Quantum mechanics says that the best we can do when it comes to understanding nature is predict the probability of a measurement outcome being a certain value. For example, we cannot predict the precise location of a particle, just a probability cloud saying where it is most likely to be when we measure it. We do not know beforehand, until we measure. Then we know. Yet then it degrades into fuzziness again.
Although outcomes are uncertain, the probabilities are deterministic, and there is a precise mathematical formula to describe what these probabilities will be. It is called the "wave function". It is not a real wave like a water wave, just an abstraction. It is a complex number.
Picture each point in space and time having a 2-d plane attached to it, and inside the plane is a 2-d arrow. The arrow emanates from the point with a direction and length, and rotates, stretches, and contracts as one moves to other points in space and time. Sort of like a little analog clock at each point, rotating forward and back, speeding up or slowing down, yet also expanding and contracting in length.
When you square it's length, that gives you the probability of finding the particle there.
So probabilities are certain, yet specific outcomes are not.
One quirk is that you only get a specific outcome when you "measure" it. But the theory is not clear on what a "measurement" is. Many people have devised ways to interpret the wave function and measurement.
One interpretation says that there is one wave function for the entire universe, yet every time a measurement is made, the universe splits, or a new one buds off. Or each possible outcome is viewed as a separate bud. They all evolve on their own, yet with some "interference" that fades with time until they become more independent the further they get from the branch point.
The theory says that you live in only one branch, one path of outcomes. Yet supposedly the other branches exist in parallel realities, things that "could have been" according to your view, where you are stuck in your own version of reality.
I personally think it is nuts, since how can there be that many? Yet I am no expert.
I am reminded of Back to the Future where they break the timeline leading to alternate realities. Yet those movies are full of inconsistencies and paradoxes.
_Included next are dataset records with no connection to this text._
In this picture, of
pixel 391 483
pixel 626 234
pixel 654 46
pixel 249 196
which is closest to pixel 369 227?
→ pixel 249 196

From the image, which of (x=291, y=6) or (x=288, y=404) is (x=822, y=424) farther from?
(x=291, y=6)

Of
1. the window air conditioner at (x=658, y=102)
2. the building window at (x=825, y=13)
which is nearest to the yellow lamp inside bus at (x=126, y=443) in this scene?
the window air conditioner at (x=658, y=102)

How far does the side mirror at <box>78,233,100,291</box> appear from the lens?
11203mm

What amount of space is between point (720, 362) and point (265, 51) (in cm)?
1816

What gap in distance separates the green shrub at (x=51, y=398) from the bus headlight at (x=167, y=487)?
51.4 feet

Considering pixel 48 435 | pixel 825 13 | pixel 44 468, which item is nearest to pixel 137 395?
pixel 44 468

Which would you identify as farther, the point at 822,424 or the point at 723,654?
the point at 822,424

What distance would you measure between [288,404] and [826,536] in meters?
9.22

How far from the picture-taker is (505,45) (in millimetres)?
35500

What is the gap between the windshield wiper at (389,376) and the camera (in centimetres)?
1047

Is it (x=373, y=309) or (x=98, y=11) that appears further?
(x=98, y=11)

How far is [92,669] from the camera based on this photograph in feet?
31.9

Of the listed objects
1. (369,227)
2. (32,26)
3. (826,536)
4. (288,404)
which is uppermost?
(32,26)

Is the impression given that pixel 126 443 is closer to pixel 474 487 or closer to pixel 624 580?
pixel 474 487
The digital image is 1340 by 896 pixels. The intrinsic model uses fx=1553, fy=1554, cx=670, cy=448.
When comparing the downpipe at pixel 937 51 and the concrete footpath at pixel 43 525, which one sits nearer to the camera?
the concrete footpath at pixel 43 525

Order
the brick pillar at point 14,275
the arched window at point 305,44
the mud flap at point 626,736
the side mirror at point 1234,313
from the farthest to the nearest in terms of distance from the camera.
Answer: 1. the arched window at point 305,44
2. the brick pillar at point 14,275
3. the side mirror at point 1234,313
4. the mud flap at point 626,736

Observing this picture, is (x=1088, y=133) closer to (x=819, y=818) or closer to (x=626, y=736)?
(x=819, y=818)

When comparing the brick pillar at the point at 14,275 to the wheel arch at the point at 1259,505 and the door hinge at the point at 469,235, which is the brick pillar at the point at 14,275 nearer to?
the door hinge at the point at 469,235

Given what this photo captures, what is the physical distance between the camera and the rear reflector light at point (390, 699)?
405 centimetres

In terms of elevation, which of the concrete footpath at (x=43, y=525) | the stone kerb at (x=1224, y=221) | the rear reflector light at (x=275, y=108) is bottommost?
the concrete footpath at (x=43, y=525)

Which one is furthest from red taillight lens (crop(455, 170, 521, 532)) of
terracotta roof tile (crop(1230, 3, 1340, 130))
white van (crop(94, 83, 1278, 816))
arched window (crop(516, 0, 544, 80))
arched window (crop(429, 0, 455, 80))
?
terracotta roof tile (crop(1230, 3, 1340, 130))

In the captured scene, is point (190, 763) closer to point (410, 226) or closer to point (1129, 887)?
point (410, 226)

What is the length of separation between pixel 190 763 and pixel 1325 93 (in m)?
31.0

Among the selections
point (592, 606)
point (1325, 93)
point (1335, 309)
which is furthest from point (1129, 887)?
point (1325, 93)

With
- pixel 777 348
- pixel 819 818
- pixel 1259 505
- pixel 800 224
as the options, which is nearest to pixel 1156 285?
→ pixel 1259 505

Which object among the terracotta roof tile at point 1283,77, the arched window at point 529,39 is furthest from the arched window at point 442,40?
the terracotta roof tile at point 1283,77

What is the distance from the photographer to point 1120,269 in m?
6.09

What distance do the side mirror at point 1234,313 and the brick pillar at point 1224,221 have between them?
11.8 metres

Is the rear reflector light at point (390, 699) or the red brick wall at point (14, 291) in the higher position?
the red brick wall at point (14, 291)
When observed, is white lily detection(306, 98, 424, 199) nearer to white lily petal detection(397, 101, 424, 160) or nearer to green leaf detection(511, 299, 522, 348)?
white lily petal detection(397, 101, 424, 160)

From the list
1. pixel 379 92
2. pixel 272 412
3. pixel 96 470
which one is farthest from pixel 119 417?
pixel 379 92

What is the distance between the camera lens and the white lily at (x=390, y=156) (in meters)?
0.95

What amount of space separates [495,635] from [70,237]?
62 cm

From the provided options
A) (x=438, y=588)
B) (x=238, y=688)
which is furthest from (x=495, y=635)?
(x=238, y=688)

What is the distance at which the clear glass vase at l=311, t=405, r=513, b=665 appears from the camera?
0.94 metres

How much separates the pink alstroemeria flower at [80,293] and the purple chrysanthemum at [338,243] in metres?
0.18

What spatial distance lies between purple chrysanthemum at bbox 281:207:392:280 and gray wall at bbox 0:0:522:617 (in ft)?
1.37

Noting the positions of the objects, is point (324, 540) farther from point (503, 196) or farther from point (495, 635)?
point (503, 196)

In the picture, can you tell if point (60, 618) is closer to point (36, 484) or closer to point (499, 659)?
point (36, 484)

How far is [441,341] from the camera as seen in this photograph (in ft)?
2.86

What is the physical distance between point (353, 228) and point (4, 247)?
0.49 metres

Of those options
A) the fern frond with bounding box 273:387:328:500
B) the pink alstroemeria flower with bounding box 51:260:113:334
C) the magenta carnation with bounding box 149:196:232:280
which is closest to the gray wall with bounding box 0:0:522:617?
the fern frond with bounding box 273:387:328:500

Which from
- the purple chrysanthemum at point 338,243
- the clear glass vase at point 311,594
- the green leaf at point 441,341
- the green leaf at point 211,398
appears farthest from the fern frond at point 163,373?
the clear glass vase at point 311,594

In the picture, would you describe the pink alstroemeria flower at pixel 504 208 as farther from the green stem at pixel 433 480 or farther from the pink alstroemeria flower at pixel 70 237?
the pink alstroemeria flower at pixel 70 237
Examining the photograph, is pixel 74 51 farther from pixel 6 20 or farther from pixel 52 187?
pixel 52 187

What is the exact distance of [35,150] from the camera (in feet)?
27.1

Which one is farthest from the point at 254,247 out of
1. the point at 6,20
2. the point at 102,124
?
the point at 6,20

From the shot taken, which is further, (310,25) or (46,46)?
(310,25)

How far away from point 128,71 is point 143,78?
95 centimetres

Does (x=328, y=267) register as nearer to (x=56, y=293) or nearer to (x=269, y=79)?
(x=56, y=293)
I personally think one can travel into the future (find a way to slow down your personal clock relative to the clocks around you, which special relativity allows!), but not the past. I think causal flow is fixed (causes preceed effects), at least on the scales of macroscopic objects.
Another problem is gravity. Einstein said it is the curvature of space, and we follow where it leads, yet masses warp space, too. It is deterministic, with no probability.
Nobody has yet found a testable theory to marry gravity with quantum reality!